By the agency's reckoning, Russia, already the world's second-largest oil producer from conventional reservoirs, has about 75 billion barrels of shale oil buried in the underground bedrock of Siberia, while the United States has about 58 billion barrels in underground formations extending from New York to Alaska.

But America is well ahead of Russia and every other country in exploiting its shale oil resources, with U.S. companies having pioneered the advanced technologies required to extract oil from solid rock. Russia hasn't even determined whether doing so is economically feasible.

"In essence, we will still be the leader as Russia and China don't have the resources for now" to get their shale oil out of the ground, said Jason Schack, marketing support representative at oilfield services company Baker Hughes. (WASHINGTON TIMES)

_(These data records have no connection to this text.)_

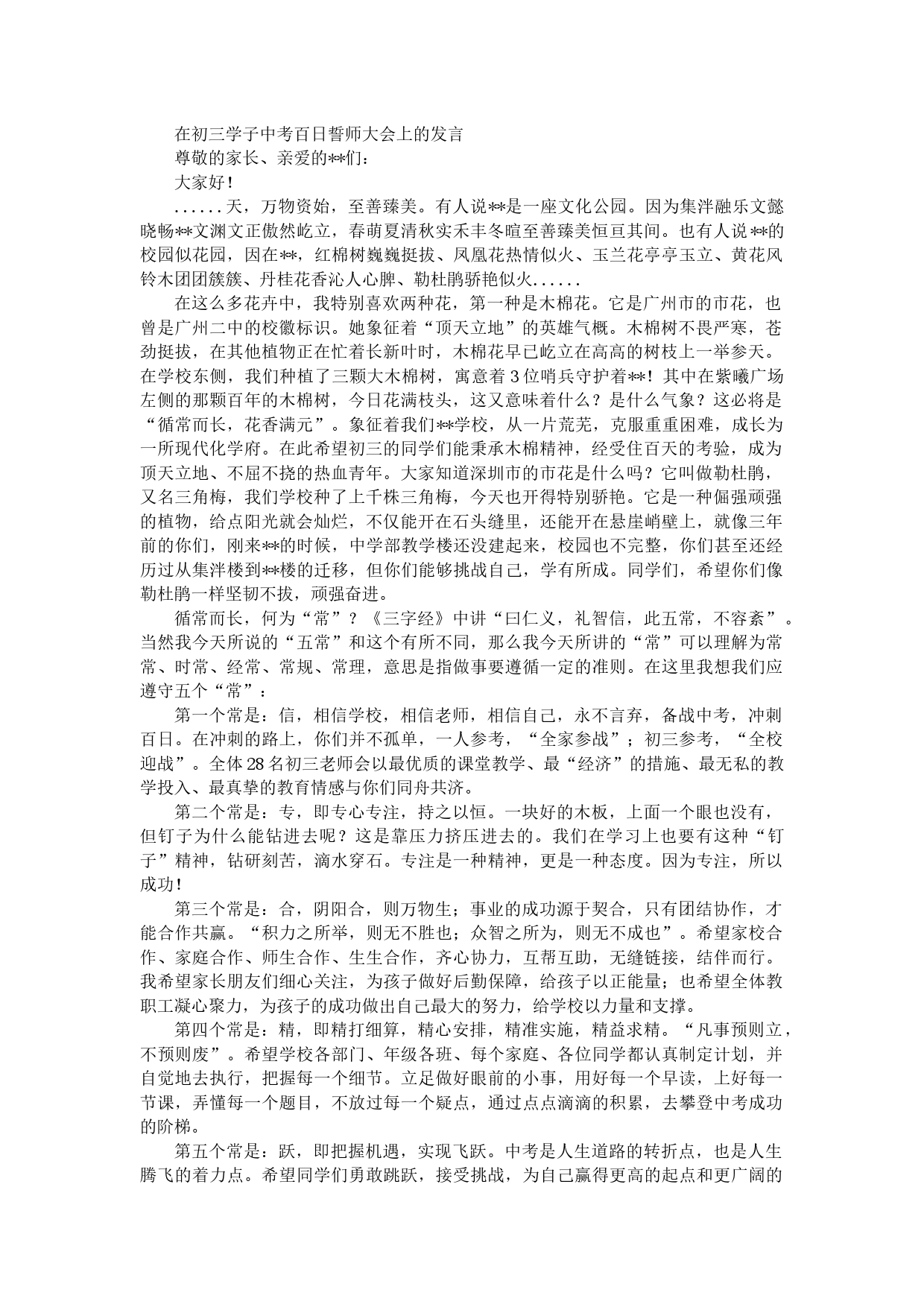 在初三学子中考百日誓师大会上的发言

尊敬的家长、亲爱的**们：

大家好！

......天，万物资始，至善臻美。有人说**是一座文化公园。因为集泮融乐文懿晓畅**文渊文正傲然屹立，春萌夏清秋实禾丰冬暄至善臻美恒亘其间。也有人说**的校园似花园，因在**，红棉树巍巍挺拔、凤凰花热情似火、玉兰花亭亭玉立、黄花风铃木团团簇簇、丹桂花香沁人心脾、勒杜鹃骄艳似火......

在这么多花卉中，我特别喜欢两种花，第一种是木棉花。它是广州市的市花，也曾是广州二中的校徽标识。她象征着“顶天立地”的英雄气概。木棉树不畏严寒，苍劲挺拔，在其他植物正在忙着长新叶时，木棉花早已屹立在高高的树枝上一举参天。在学校东侧，我们种植了三颗大木棉树，寓意着3位哨兵守护着**！其中在紫曦广场左侧的那颗百年的木棉树，今日花满枝头，这又意味着什么？是什么气象？这必将是“循常而长，花香满元”。象征着我们**学校，从一片荒芜，克服重重困难，成长为一所现代化学府。在此希望初三的同学们能秉承木棉精神，经受住百天的考验，成为顶天立地、不屈不挠的热血青年。大家知道深圳市的市花是什么吗？它叫做勒杜鹃，又名三角梅，我们学校种了上千株三角梅，今天也开得特别骄艳。它是一种倔强顽强的植物，给点阳光就会灿烂，不仅能开在石头缝里，还能开在悬崖峭壁上，就像三年前的你们，刚来**的时候，中学部教学楼还没建起来，校园也不完整，你们甚至还经历过从集泮楼到**楼的迁移，但你们能够挑战自己，学有所成。同学们，希望你们像勒杜鹃一样坚韧不拔，顽强奋进。

循常而长，何为“常”？《三字经》中讲“曰仁义，礼智信，此五常，不容紊”。当然我今天所说的“五常”和这个有所不同，那么我今天所讲的“常”可以理解为常常、时常、经常、常规、常理，意思是指做事要遵循一定的准则。在这里我想我们应遵守五个“常”：

第一个常是：信，相信学校，相信老师，相信自己，永不言弃，备战中考，冲刺百日。在冲刺的路上，你们并不孤单，一人参考，“全家参战”；初三参考，“全校迎战”。全体28名初三老师会以最优质的课堂教学、最“经济”的措施、最无私的教学投入、最真挚的教育情感与你们同舟共济。

第二个常是：专，即专心专注，持之以恒。一块好的木板，上面一个眼也没有，但钉子为什么能钻进去呢？这是靠压力挤压进去的。我们在学习上也要有这种“钉子”精神，钻研刻苦，滴水穿石。专注是一种精神，更是一种态度。因为专注，所以成功！

第三个常是：合，阴阳合，则万物生；事业的成功源于契合，只有团结协作，才能合作共赢。“积力之所举，则无不胜也；众智之所为，则无不成也”。希望家校合作、家庭合作、师生合作、生生合作，齐心协力，互帮互助，无缝链接，结伴而行。我希望家长朋友们细心关注，为孩子做好后勤保障，给孩子以正能量；也希望全体教职工凝心聚力，为孩子的成功做出自己最大的努力，给学校以力量和支撑。

第四个常是：精，即精打细算，精心安排，精准实施，精益求精。“凡事预则立，不预则废”。希望学校各部门、年级各班、每个家庭、各位同学都认真制定计划，并自觉地去执行，把握每一个细节。立足做好眼前的小事，用好每一个早读，上好每一节课，弄懂每一个题目，不放过每一个疑点，通过点点滴滴的积累，去攀登中考成功的阶梯。

第五个常是：跃，即把握机遇，实现飞跃。中考是人生道路的转折点，也是人生腾飞的着力点。希望同学们勇敢跳跃，接受挑战，为自己赢得更高的起点和更广阔的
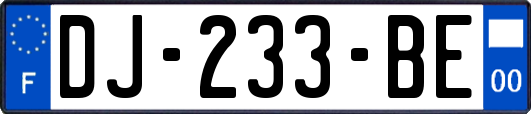 F
DJ-233-BE
00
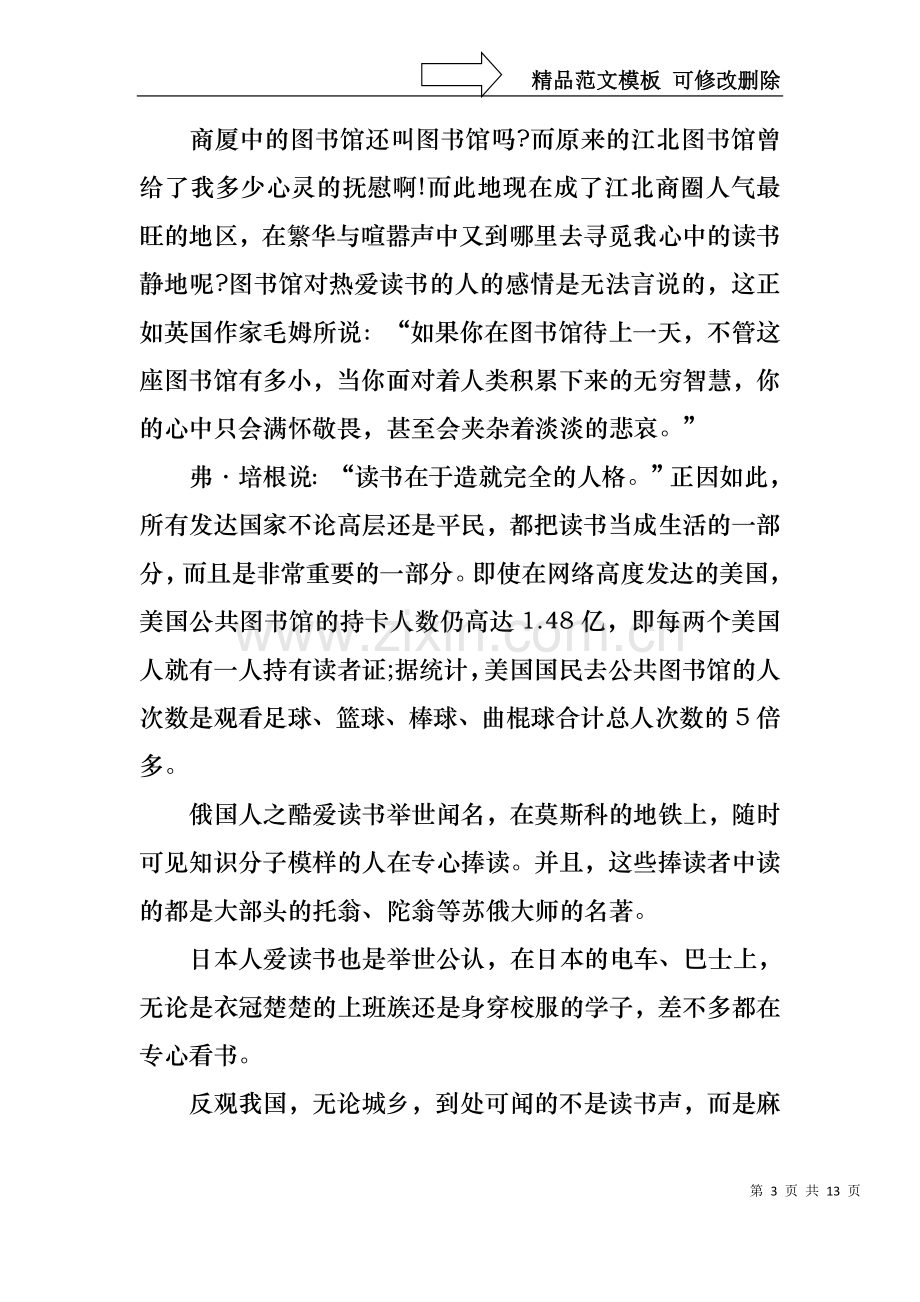 精品范文模板 可修改删除

商厦中的图书馆还叫图书馆吗?而原来的江北图书馆曾给了我多少心灵的抚慰啊!而此地现在成了江北商圈人气最旺的地区，在繁华与喧嚣声中又到哪里去寻觅我心中的读书静地呢?图书馆对热爱读书的人的感情是无法言说的，这正如英国作家毛姆所说：“如果你在图书馆待上一天，不管这座图书馆有多小，当你面对着人类积累下来的无穷智慧，你的心中只会满怀敬畏，甚至会夹杂着淡淡的悲哀。”

弗·培根说：“读书在于造就完全的人格。”正因如此，所有发达国家不论高层还是平民，都把读书当成生活的一部分，而且是非常重要的一部分。即使在网络高度发达的美国，美国公共图书馆的持卡人数仍高达1.48亿，即每两个美国人就有一人持有读者证;据统计，美国国民去公共图书馆的人次数是观看足球、篮球、棒球、曲棍球合计总人次数的5倍多。

俄国人之酷爱读书举世闻名，在莫斯科的地铁上，随时可见知识分子模样的人在专心捧读。并且，这些捧读者中读的都是大部头的托翁、陀翁等苏俄大师的名著。

日本人爱读书也是举世公认，在日本的电车、巴士上，无论是衣冠楚楚的上班族还是身穿校服的学子，差不多都在专心看书。

反观我国，无论城乡，到处可闻的不是读书声，而是麻

第3页 共13页

www.zixin.com.cn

BUDGETS IN BRIEF: A federal audit revealed that GEORGIA's Labor Department failed to detect and recover millions of dollars in unemployment benefits improperly paid over a three-year period despite the ready availability of a system to cross-check new hires. Over that period, the state overpaid $58.7 million in benefits and recovered just $14.9 million, or 25 percent, of that total (ATHENS BANNER-HERALD). • NEW HAMPSHIRE's GOP-led Senate passed a budget last week that blocks Medicaid expansion, limits an increase in the cigarette tax to 10 cents a pack, increases spending for charter schools and potentially cuts hundreds of state jobs. The Senate's action sets up a showdown with the Democrat-controlled House which passed a spending plan that diverges with the upper chamber's on all of those points (CONCORD MONITOR, STATE NET). • Detroit, MICHIGAN's emergency manager is reportedly close to reaching a deal with at least two secured creditors that could help prevent a municipal bankruptcy filing. But even with the creditor agreements, the city may still have to file for Chapter 9 bankruptcy protection within the next few months (WALL STREET JOURNAL). • CALIFORNIA Gov. Jerry Brown (D) and legislative leaders reached agreement last week on major elements of the state budget, including concurrence on the governor's relatively conservative economic forecast for the year despite a recent surge in the state's tax revenues (SACRAMENTO BEE). • The Federal Emergency Management Agency has denied TEXAS' request for aid to help rebuild the area of West, Texas destroyed by the fertilizer plant explosion in April. In a letter to Gov. Rick Perry (R), FEMA Administrator Craig Fugate said the agency had made payments to individuals affected by the blast, and "the remaining cost for permanent work is within the capabilities of the state and affected local governments" (BLOOMBERG). • WASHINGTON Gov. Jay Inslee (D) convened a cabinet meeting last week to discuss a possible government shutdown if the Legislature fails to pass a budget by June 30 (OREGONLIVE.COM, STATE NET).